* What this task involves:
Rewrite the items from the top of the list through the line containing "A: [1238,159]" as a two-column CSV with the header item,answer. Give one row per item, with its text and its answer each in a single quoted field and any line breaks replaced by spaces.

━━━━━━━━

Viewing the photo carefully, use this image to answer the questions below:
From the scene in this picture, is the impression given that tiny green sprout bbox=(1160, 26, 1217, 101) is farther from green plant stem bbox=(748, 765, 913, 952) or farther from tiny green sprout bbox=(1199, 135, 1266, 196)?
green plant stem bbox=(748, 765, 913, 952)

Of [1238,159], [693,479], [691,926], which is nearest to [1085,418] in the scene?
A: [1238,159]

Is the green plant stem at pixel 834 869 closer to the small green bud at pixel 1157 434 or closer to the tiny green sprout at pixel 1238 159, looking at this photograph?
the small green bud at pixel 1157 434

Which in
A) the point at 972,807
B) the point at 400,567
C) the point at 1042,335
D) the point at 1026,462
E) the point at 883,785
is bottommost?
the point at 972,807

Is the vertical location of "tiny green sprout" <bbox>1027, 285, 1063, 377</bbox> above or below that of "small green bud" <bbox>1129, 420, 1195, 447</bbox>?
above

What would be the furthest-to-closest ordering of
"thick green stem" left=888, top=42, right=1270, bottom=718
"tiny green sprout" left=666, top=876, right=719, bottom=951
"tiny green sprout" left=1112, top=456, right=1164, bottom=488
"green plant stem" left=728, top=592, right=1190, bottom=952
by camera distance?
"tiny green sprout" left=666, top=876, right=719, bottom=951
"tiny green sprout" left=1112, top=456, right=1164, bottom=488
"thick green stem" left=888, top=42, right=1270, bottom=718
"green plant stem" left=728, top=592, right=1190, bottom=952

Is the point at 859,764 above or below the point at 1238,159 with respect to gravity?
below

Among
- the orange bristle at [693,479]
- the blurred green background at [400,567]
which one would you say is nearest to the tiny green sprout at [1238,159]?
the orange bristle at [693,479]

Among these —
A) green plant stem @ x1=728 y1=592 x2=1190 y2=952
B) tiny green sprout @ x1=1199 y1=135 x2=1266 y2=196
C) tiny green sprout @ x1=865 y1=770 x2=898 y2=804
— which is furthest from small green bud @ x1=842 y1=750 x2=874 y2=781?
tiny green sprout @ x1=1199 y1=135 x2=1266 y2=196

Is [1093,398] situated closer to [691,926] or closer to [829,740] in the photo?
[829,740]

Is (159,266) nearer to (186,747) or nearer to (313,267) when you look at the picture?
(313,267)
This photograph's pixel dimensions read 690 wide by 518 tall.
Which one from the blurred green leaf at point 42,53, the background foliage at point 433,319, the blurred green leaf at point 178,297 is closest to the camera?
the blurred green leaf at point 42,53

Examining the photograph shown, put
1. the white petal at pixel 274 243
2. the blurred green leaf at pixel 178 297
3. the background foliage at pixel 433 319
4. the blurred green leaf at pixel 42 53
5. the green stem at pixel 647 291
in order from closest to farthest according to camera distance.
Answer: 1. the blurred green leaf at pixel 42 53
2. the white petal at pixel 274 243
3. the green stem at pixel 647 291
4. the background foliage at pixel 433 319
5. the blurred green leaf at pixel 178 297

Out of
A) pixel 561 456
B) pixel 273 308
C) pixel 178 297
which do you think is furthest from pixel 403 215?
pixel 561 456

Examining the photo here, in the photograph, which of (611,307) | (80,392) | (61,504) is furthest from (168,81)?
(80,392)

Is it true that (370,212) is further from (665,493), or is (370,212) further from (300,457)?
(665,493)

━━━━━━━━

* Result of the task:
item,answer
"Viewing the photo carefully, use this image to answer the questions below: From the scene in this picture, is the impression given that tiny green sprout bbox=(1160, 26, 1217, 101) is farther from green plant stem bbox=(748, 765, 913, 952) or farther from tiny green sprout bbox=(1199, 135, 1266, 196)?","green plant stem bbox=(748, 765, 913, 952)"
"Of [1238,159], [693,479], [691,926], which is nearest to [1085,418] in the scene?","A: [1238,159]"